練習 A:
根據原文的討論部分,說說ML-9為甚麼能阻斷CaM-MLCK信號通路。用一到三句話回答。
練習 B:
根據原文,簡短回答下面的問題:
(i) 模型組和空白組相比,胃腸組織IP3含量有沒有統計學差異?
(ii) 跟模型組相比,高頻摩腹治療組的胃ATP含量有甚麼變化?
(iii) NO在消化系統中屬於哪一類神經遞質?

#### 原文

2.3 各組家兔胃腸組織IP3、ATP、cAMP含量的比較

胃腸組織IP3含量的比較:模型組與空白組相比差異無統計學意義(P>0.05);與模型組相比,摩腹干預后的四組小腸組織IP3含量均顯著下降(P<0.01);低頻摩腹+抑制劑組與高頻摩腹+抑制劑組胃、腸組織IP3含量均顯著下降(P<0.01)。見表2、表3。

表3 各組家兔小腸組織IP3、ATP、cAMP含量比較

胃腸組織ATP含量的比較:與空白組相比,模型組腸ATP含量下降(P<0.05),模型組胃ATP含量顯著下降(P<0.01);與模型組比,高頻摩腹治療組腸ATP含量升高(P<0.05)、胃ATP含量無統計學差異(P>0.05),低頻摩腹治療組胃、腸ATP含量均顯著升高(P<0.01);與低頻摩腹治療組相比,低頻摩腹+抑制劑組胃、腸ATP含量均顯著下降(P<0.01);與高頻摩腹治療組相比,高頻摩腹+抑制劑組胃ATP含量下降(P<0.05)、腸ATP含量顯著下降(P<0.01)。見表2、表3。

胃腸組織cAMP含量的比較:與空白組相比,模型組腸cAMP含量升高(P<0.05),胃cAMP含量顯著升高(P<0.01);與模型組相比,低頻摩腹治療組胃、腸cAMP含量均顯著下降(P<0.01),高頻摩腹治療組胃、腸cAMP含量均無統計學差異(P>0.05),低頻摩腹+抑制劑組及高頻摩腹+抑制劑組含量胃、腸cAMP均顯著升高(P<0.01)。見表2、表3。

3 討論

當胞內Ca2+水平受信號刺激升高到一水平時,鈣調蛋白(caImodulin,CaM)與Ca2+的結合體(Ca2+-CaM)將與肌球蛋白輕鏈激酶(myosin light chain kinase,MLCK)結合,激活CaM-MLCK信號通路(見圖1),使肌球蛋白輕鏈(myosin light chain,MLC)磷酸化,活化肌球蛋白ATP酶,觸發纖絲滑動,并使ATP水解供能,引起平滑肌收縮[11]。當胞內Ca2+濃度下降,Ca2+-CaM復合物減少或解離,引起MLC去磷酸化,則平滑肌松弛;與此同時,cAMP可活化cAMP依賴性蛋白激酶A(protein kinase A,PKA),通過cAMP/PKA途徑引起平滑肌松弛[12]。IP3通過與IP3受體結合促使鈣池操縱性鈣內流(store-operated Ca entry,SOCE)的發生,鈣池耗竭并觸發胞外Ca2+的內流,促進激活CaM-MLCK信號通路。NO是消化系統中的抑制性神經遞質,可通過環磷酸鳥苷/蛋白激酶G(cyclic guanosine monophosphate/protein kinase G,cGMP/PKG)途徑或抑制胞內Ca2+濃度升高而使平滑肌松弛。SP屬于興奮性神經肽, 可直接或通過激活磷脂酶C(Phospholipase C,PLC)促進IP3的產生而間接使消化道平滑肌收縮;ML-9可直接抑制MLCK活性,也可通過抑制SOCE降低胞內Ca2+濃度從而阻斷CaM-MLCK信號通路。

########
#### 所給資料

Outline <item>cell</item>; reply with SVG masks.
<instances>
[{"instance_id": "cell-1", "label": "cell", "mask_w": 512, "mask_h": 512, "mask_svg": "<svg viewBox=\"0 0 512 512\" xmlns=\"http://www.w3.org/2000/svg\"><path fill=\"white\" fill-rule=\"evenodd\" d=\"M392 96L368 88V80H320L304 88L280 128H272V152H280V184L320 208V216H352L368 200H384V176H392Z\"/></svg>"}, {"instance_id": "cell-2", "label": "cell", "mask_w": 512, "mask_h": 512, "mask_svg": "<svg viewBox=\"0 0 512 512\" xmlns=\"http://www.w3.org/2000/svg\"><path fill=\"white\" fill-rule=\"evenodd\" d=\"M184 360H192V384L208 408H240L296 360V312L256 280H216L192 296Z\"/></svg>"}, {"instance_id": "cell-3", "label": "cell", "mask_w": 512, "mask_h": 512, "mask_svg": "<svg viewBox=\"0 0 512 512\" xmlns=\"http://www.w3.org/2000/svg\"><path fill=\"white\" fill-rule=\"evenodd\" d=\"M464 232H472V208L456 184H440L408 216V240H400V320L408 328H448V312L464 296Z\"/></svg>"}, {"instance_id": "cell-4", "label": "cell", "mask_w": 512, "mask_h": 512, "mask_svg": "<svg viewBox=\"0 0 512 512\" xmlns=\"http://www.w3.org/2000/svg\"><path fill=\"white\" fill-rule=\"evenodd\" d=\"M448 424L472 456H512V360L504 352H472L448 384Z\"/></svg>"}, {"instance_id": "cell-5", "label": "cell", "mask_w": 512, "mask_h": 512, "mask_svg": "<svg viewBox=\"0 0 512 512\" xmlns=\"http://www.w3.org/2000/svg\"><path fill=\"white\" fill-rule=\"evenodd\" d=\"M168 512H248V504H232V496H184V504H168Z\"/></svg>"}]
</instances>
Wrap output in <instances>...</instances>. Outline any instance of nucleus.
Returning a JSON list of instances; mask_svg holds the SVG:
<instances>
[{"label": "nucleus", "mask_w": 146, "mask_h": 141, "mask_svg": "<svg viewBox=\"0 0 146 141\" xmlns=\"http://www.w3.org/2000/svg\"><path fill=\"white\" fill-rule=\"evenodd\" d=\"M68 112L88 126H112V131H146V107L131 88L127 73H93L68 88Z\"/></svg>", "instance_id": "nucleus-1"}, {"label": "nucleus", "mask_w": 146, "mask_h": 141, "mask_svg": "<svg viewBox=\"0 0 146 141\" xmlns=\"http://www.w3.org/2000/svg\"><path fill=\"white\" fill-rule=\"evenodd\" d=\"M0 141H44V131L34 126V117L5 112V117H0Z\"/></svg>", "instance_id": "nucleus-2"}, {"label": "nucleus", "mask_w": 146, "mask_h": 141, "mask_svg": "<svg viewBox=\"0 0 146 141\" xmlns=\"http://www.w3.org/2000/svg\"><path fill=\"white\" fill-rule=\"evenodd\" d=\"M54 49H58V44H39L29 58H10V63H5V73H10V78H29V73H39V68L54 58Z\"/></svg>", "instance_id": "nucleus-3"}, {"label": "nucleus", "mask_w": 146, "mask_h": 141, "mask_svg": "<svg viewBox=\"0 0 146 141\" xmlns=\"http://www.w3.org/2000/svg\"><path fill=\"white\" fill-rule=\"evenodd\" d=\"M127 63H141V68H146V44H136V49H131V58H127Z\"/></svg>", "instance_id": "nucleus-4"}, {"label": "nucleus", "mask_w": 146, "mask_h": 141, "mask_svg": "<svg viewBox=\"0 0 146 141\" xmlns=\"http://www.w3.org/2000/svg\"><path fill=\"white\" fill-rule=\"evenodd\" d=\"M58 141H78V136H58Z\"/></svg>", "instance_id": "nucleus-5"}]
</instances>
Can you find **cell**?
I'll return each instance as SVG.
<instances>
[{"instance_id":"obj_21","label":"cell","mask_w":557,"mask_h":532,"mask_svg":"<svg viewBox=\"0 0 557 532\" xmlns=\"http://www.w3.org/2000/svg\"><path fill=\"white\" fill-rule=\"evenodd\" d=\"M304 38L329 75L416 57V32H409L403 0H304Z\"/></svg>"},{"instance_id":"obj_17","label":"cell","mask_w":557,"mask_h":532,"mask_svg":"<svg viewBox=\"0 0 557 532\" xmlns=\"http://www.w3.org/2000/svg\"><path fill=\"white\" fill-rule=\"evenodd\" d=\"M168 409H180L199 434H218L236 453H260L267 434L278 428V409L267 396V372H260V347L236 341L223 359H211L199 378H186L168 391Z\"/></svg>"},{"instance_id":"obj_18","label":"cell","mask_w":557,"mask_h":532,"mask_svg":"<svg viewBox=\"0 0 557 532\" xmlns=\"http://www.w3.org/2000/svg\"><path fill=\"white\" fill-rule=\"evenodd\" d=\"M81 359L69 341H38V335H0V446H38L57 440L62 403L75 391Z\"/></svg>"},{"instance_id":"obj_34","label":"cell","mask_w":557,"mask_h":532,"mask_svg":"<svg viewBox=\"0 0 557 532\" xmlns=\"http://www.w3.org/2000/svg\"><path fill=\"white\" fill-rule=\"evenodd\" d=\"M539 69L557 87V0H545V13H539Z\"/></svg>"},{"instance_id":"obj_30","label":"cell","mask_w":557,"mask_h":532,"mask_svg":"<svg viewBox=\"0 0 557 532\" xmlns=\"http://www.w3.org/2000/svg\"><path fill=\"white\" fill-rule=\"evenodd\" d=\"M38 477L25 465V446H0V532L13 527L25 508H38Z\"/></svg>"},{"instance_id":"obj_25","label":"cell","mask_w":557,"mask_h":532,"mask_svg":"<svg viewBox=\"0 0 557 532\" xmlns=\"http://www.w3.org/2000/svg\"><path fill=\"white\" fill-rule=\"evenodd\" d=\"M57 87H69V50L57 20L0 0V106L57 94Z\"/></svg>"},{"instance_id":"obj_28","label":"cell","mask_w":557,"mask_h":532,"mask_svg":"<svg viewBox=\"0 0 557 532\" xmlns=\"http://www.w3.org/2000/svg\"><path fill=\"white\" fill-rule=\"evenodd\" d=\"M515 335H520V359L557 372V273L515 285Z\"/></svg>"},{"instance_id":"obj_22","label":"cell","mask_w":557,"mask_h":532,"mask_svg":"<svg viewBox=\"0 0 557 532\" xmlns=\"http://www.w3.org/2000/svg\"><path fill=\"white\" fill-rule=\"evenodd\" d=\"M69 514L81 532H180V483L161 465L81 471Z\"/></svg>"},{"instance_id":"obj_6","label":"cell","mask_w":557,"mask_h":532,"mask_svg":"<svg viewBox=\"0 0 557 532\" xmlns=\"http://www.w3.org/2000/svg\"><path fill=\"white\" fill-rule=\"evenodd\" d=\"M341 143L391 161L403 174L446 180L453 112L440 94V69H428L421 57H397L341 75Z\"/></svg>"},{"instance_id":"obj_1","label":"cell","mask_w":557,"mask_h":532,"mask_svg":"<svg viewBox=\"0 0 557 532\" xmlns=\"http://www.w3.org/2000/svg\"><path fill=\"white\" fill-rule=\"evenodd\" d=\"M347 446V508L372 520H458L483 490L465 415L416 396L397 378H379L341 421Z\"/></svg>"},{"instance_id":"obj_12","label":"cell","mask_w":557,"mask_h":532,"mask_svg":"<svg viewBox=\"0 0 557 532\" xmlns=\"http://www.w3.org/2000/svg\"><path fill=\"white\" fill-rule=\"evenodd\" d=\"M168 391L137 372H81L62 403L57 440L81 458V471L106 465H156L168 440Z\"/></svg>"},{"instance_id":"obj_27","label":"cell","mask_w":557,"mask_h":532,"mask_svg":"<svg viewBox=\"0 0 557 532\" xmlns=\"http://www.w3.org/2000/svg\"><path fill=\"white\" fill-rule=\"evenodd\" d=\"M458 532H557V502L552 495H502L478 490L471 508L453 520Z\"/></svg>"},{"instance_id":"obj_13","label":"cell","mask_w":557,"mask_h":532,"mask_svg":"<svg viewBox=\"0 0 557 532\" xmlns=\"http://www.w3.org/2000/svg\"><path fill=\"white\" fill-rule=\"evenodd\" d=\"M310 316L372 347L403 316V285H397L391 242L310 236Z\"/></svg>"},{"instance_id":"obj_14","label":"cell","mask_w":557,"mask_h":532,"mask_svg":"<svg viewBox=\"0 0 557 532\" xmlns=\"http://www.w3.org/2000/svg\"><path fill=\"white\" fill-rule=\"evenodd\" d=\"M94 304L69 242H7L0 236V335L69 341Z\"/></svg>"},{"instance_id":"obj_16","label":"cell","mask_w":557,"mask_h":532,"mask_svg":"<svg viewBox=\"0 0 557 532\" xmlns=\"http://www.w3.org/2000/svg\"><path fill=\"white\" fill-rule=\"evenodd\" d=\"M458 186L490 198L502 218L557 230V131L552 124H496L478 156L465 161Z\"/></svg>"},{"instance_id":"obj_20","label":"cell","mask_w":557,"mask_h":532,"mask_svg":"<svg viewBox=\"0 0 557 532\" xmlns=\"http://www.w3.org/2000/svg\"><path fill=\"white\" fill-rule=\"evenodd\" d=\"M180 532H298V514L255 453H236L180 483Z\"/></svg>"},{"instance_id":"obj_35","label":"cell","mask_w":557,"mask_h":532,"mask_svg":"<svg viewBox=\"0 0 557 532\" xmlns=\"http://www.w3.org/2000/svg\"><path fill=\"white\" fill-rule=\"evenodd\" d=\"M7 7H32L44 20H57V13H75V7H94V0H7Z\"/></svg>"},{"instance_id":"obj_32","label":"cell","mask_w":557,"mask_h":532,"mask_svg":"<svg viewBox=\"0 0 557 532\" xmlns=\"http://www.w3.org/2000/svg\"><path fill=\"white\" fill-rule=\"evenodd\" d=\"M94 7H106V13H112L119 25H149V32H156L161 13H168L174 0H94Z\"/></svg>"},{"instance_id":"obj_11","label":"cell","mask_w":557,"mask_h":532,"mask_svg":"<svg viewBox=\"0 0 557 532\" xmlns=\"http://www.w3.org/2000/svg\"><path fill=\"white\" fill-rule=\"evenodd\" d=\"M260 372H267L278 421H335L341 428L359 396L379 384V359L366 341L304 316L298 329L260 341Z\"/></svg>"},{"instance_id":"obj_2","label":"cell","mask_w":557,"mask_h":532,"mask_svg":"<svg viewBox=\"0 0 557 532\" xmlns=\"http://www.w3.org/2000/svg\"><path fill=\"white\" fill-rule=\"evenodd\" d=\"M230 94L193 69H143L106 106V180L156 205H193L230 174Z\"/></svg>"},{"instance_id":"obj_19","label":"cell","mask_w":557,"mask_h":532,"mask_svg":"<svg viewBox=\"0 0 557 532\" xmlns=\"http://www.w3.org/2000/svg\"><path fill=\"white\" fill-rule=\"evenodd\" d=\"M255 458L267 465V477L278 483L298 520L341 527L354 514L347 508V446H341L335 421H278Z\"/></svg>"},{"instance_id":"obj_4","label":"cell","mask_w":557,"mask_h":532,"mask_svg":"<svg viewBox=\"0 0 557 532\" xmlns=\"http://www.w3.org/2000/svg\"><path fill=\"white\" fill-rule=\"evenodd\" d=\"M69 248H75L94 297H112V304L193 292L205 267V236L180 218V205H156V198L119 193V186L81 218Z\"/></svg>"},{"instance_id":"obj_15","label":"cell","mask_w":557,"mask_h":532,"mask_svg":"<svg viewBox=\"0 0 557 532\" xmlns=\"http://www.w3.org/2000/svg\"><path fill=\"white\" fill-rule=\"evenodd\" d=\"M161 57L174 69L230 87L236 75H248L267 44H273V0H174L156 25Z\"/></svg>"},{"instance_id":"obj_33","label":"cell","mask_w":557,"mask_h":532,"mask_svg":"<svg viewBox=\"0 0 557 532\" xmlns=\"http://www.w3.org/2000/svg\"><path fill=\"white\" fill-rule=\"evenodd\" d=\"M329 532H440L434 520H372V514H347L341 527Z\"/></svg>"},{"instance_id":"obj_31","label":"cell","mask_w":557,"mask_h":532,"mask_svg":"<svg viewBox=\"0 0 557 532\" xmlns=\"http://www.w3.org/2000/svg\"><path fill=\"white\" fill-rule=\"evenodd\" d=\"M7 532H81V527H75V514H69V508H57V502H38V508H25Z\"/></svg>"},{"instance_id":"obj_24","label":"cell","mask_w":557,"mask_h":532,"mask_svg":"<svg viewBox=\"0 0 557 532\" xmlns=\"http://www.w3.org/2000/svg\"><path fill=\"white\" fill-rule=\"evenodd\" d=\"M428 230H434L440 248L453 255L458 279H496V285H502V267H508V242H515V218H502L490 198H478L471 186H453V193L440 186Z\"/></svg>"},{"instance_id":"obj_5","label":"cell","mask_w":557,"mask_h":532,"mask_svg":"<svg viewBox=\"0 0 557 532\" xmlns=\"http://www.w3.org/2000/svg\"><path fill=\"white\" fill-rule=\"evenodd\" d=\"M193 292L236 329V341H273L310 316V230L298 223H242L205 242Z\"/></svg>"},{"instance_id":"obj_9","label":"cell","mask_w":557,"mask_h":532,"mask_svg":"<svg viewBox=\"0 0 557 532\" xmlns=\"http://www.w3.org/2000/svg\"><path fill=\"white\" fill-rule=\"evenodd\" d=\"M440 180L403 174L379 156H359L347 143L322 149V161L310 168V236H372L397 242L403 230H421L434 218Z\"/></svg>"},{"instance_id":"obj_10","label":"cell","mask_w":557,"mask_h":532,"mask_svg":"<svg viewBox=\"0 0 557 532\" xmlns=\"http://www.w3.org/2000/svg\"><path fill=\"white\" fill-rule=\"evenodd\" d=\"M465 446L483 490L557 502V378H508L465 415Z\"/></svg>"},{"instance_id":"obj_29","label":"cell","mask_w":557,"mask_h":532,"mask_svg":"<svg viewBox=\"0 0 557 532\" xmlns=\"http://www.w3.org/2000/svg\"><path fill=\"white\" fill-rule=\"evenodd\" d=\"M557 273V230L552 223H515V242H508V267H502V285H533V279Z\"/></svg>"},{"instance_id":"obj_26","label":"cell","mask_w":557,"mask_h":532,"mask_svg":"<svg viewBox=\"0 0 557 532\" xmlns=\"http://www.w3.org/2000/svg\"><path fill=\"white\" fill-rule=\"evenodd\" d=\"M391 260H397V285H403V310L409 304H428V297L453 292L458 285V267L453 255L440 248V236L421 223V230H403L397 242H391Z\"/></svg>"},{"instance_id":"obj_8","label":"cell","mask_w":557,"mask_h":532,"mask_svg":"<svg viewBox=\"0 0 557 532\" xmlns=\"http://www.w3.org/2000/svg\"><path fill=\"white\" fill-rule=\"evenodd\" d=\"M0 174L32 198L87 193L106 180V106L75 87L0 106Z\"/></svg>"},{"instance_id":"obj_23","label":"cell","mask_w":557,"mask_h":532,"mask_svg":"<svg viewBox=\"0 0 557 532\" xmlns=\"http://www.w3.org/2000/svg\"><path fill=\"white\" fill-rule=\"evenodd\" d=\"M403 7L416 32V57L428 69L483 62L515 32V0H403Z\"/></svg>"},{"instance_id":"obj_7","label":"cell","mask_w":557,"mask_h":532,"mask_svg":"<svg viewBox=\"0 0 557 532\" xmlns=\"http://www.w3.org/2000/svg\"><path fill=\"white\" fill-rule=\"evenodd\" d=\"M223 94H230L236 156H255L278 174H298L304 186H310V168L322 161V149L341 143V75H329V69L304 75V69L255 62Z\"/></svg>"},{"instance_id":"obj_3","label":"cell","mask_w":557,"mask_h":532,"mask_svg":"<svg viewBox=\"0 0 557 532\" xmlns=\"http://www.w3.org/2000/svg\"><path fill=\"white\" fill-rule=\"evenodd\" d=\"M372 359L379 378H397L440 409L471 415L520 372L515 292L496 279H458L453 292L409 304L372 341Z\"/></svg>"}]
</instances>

########

參考答案 A:
ML-9可以直接抑制MLCK的活性。它也可以透過抑制SOCE來降低胞內Ca2+濃度,因此能阻斷CaM-MLCK信號通路。

參考答案 B:
(i) 差異無統計學意義(P>0.05)。
(ii) 無統計學差異(P>0.05)。
(iii) 抑制性神經遞質。